Selain itu alat ini menjadi sebuah kebutuhan palsu. Menurut tokoh pemikir Jerman Rofl Wiggershaus dalam bukunya yang berjudul Die Frankfurter Shule mendefenisikan kebutuhan palsu adalah suatu keperluan yang dibebankan oleh aneka kepentingan sosial tertentu kepada semua individu dengan maksud me­nindas dan menggerogoti diri sendiri. Kalau Karl Marx tokoh pemikir komunis mengatakan manusia teralienasi oleh pekerjaan, sekarang alienasi itu bukan dari sektor kerja lagi, paling hebat ada­lah alienasi telepon genggam. Duduklah dalam sebuah tempat makan, cobalah menyapa sesamamu saat di angkutan umum, berbicaralah saat kamu berada di halte, maka pada saat itu juga kamu akan terasing sendiri. Karena orang akan merasa ‘aneh’ jika saat makan, saat berada di ang­kut­an umum, saat berada di halte dan mencoba membangun komunikasi langsung.
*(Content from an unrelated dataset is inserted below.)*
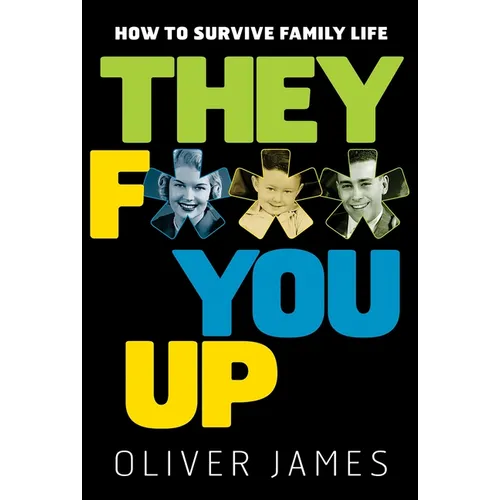 They F*** You Up: How to Survive Family Life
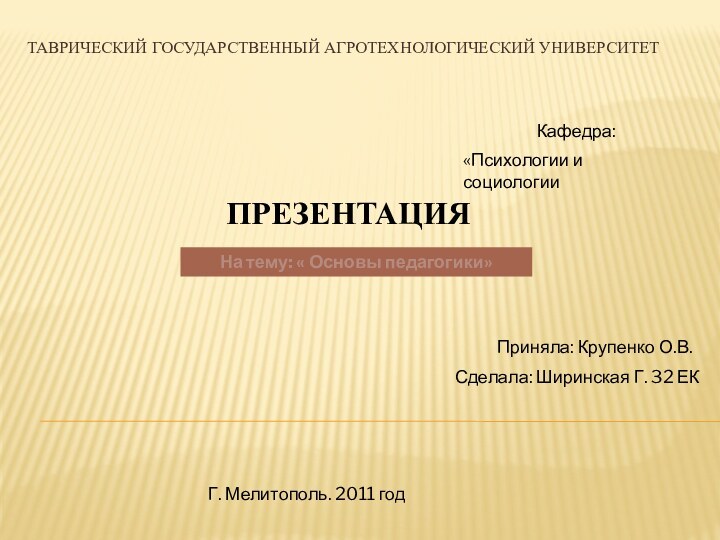 ТАВРИЧЕСКИЙ ГОСУДАРСТВЕННЫЙ АГРОТЕХНОЛОГИЧЕСКИЙ УНИВЕРСИТЕТКафедра:«Психологии и социологииПРЕЗЕНТАЦИЯНа тему: « Основы педагогики»Приняла: Крупенко О.В.Сделала:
Inilah menjadi salah satu realitas kebu­tuhan palsu.
Belajar Lebih Humanis
Perlu merenung dan mengambil keputusan. Humanis ada­lah stempel hidup manusia untuk mendambakan dan mem­perjuangkan terwujudnya pergaulan hidup yang lebih baik, berdasarkan asas prikemanusiaan, pengabdi kepen­tingan sesama manusia. Gawai harus menjadi alat menghu­bungkan kita dengan quasi ilahi. Kesadaran religius bahwa segala karsa harus mampu memberikan kebaikan.
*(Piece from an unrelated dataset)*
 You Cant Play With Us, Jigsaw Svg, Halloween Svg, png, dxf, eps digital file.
Sebagai mahkluk yang imajiner, kita harus tetap membe­rikan celah dan ruang gerak pro-sosial (saling mem­bantu), meningkatkan simpati setiap interaksi terhadap adanya perkembangan teknologi. Kita harus berdalih ke dalam kehi­dupan yang hakiki yang mengutamakan peluang hidup bebas. Kita jangan lagi diperhamba oleh peranti tersebut.
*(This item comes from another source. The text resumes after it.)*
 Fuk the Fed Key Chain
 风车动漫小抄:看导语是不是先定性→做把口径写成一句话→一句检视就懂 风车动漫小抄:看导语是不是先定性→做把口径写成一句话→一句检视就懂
Jangan sampai seni hidup yang kita miliki hilang dan mata kita buta. Cukup sudah kita berdramaturgi, manusia harus menunjukkan panggung depan dengan menjadikan gawai di bawah nalar kita. Ketika kita memahami (inherent) kebe­ra­da­annya, maka gawai tak akan pernah merusak jati diri. Kita tetap menjadi manusia humanis tanpa batas waktu.